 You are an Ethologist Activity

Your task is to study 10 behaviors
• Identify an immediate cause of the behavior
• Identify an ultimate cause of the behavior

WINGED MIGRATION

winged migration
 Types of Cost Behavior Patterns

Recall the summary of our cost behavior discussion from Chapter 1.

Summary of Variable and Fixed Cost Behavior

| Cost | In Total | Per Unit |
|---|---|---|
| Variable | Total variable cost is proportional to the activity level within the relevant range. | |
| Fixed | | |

·····

● Required action
A word-for-word copy of the lines from the one with "Your task is to study 10 behaviors" through the end of the listing is what should be returned.

● Response to the task
Your task is to study 10 behaviors
• Identify an immediate cause of the behavior
• Identify an ultimate cause of the behavior

WINGED MIGRATION

winged migration
 Types of Cost Behavior Patterns

Recall the summary of our cost behavior discussion from Chapter 1.

Summary of Variable and Fixed Cost Behavior

| Cost | In Total | Per Unit |
|---|---|---|
| Variable | Total variable cost is proportional to the activity level within the relevant range. | |
| Fixed | | |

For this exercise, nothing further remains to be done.